Fresh four-year highs in monthly US building permits and housing
starts at 894K and 872K respectively, are consistent with the 43% and
36% increase in US existing home sales and new home sales from their
respective 2010 lows.
“Good” US data no longer disappoints markets on the fear of
discontinuing QE due to the Fed’s insistence to target further declines
in unemployment (towards 7%) regardless of the trend in non-inflation
macro data. The seemingly win-win reaction function between data
releases and market performance works in providing buying on-the-dips at
key support levels (illustrated below) as well as the testing and
eventual breach of this year’s highs.
Cross-market correlations continue to take precedence over individual fundamental factors in the functioning of equity, currency and commodity markets. The risk-on/risk-off dynamics, whereby risk currencies (ex-USD & ex-JPY) move in tandem with equity indices and most commodities,
are most accentuated when event-risk is either omni-present (looming
credit downgrade, eurozone bailout, central bank decision), or
thoroughly out of the headline (Draghi’s OMT & Fed’s QE3
announcement).
A most recent example of the aforementioned correlations is the
synchronized pullbacks and rebounds along the June trendline support in
equity indices, individual shares, energy and metals.

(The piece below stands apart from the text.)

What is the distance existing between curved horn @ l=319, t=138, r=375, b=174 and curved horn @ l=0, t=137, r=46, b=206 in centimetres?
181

Determining the causality, or the independent variable initiating the
moves is usually the most challenging part of applying Intermarket
dynamics, but the recurrent support levels in large/liquid markets such
as EUR/USD (24% of +$5trillion /day FX
market) and the S&P500 (followed by over $1 trillion in benchmark
funds) can be used as a leading signal to help confirm moves or warn of
false turns in other markets.
Our positive stance on overall risk appetite throughout the second half
of Q3 and the insistence for EUR/USD to visit $1.35 before $1.25 and for
US crude to retest $96.00/barrel before $85.00/barrel is integral to
the aforementioned set-up. Falling volatility in the VIX and EUR/USD
one-month option volatility is fundamentally backed by traders’
unwillingness to buy volatility ahead of a looming policy freight train
from the ECB and the Fed’s open-ended QE.